▶ _Problem details_
I'd like the entries that follow repeated exactly, with the pictures left out.

━━━ Given data ━━━

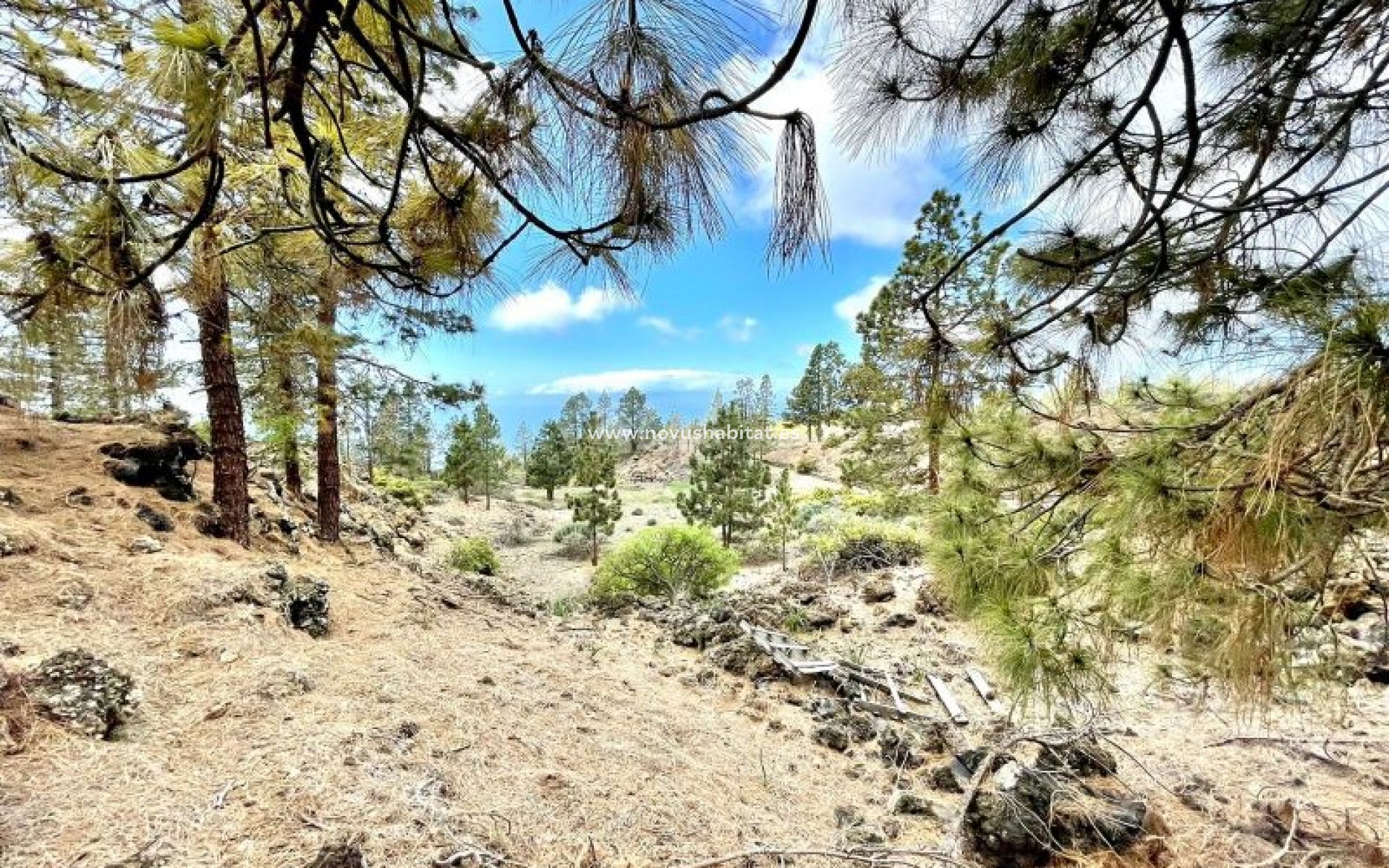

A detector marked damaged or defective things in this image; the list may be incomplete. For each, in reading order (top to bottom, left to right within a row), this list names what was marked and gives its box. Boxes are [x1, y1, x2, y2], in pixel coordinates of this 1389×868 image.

broken wooden plank [926, 671, 972, 726]
broken wooden plank [972, 668, 1001, 715]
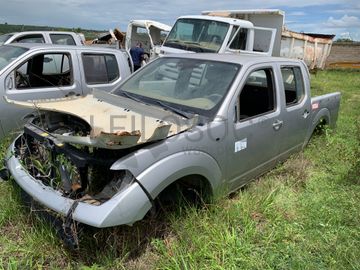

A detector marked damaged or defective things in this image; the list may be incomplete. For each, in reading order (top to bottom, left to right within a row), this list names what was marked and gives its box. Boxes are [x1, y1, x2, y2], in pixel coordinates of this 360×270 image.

crashed front end [4, 90, 193, 228]
crumpled hood [4, 89, 197, 149]
damaged pickup truck [3, 53, 340, 230]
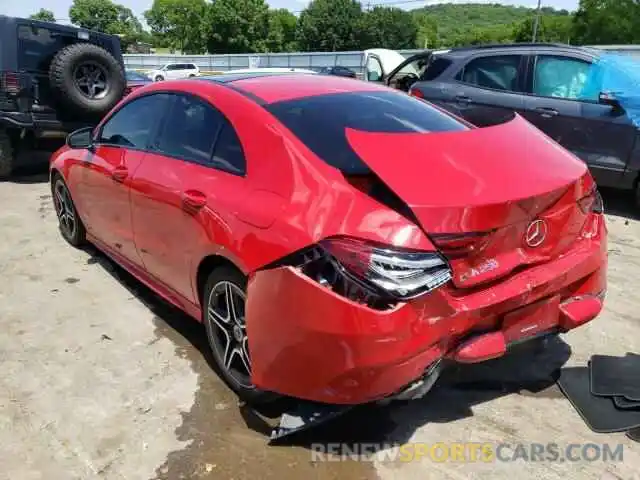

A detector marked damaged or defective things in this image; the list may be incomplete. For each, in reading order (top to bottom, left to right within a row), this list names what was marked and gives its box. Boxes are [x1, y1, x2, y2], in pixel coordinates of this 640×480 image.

damaged rear bumper [244, 215, 604, 404]
broken taillight lens [430, 232, 490, 260]
crumpled trunk lid [348, 115, 592, 288]
broken taillight lens [576, 188, 604, 215]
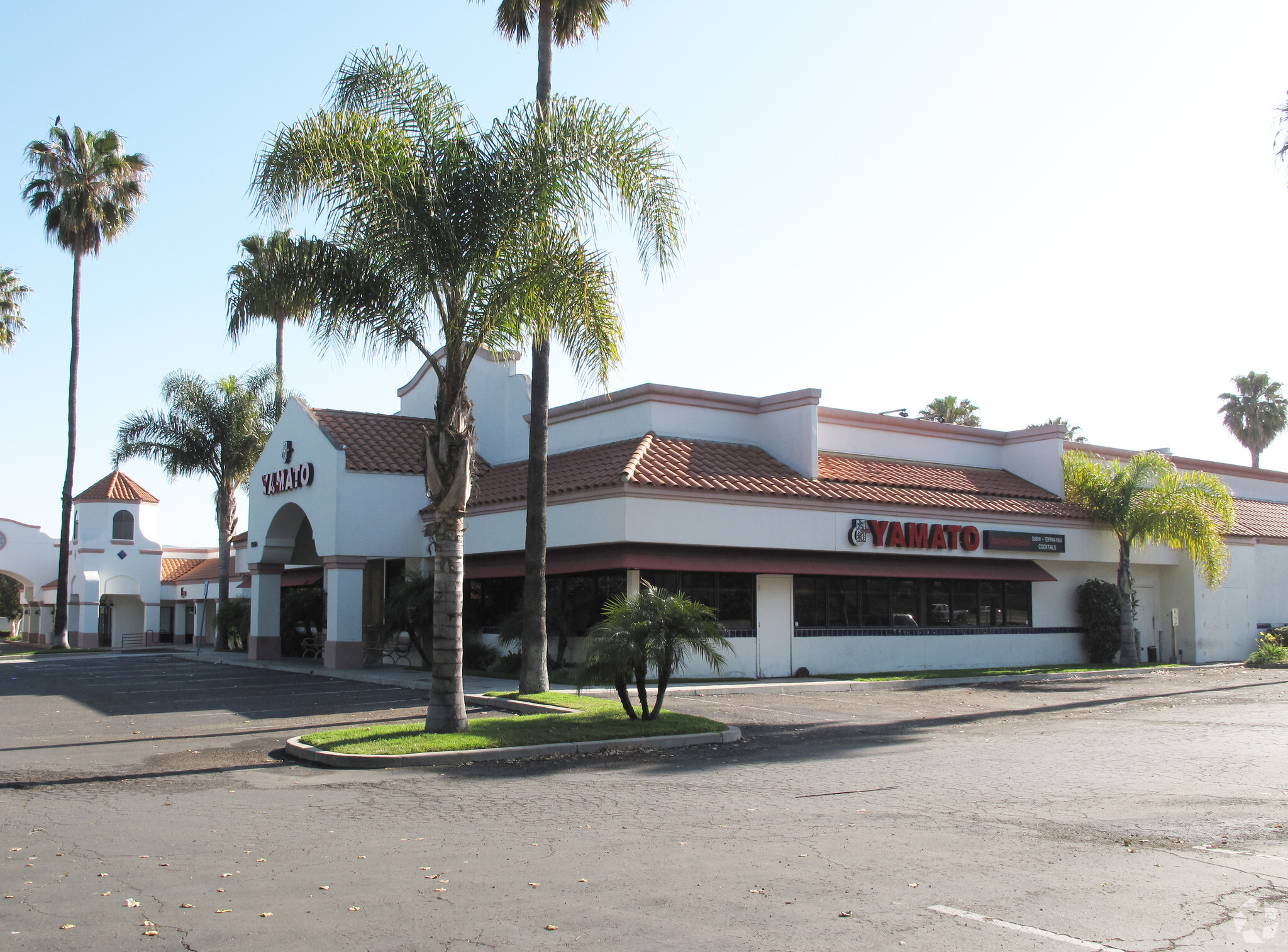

━━━

▶ _Finished task_
A detector marked damaged or defective things in this image; the list may be incomplete. For each, in reading order (top to bottom, left to right within a row), this list names what was marked and gives its box. Boxes are [x1, y1, x2, y2], in pixel coordinates of this 1389×868 image.

broken wooden plank [926, 671, 972, 726]
broken wooden plank [972, 668, 1001, 715]

A detector marked damaged or defective things in this image; the list may be incomplete. For each, in reading order (top to bottom, left to right within a row), this list names what was marked and gives its box. Boxes are [x1, y1, x2, y2], in pixel coordinates of this 360×270 image.

crashed front end [4, 90, 193, 228]
crumpled hood [4, 89, 197, 149]
damaged pickup truck [3, 53, 340, 230]

A detector marked damaged or defective things in this image; the list may be incomplete. For each, in reading order (top to bottom, left to right within a row), this list names what was marked and gives its box. Boxes are [x1, y1, x2, y2], in pixel coordinates of this 640×480 image.

damaged rear bumper [244, 215, 604, 404]
broken taillight lens [430, 232, 490, 260]
crumpled trunk lid [348, 115, 592, 288]
broken taillight lens [576, 188, 604, 215]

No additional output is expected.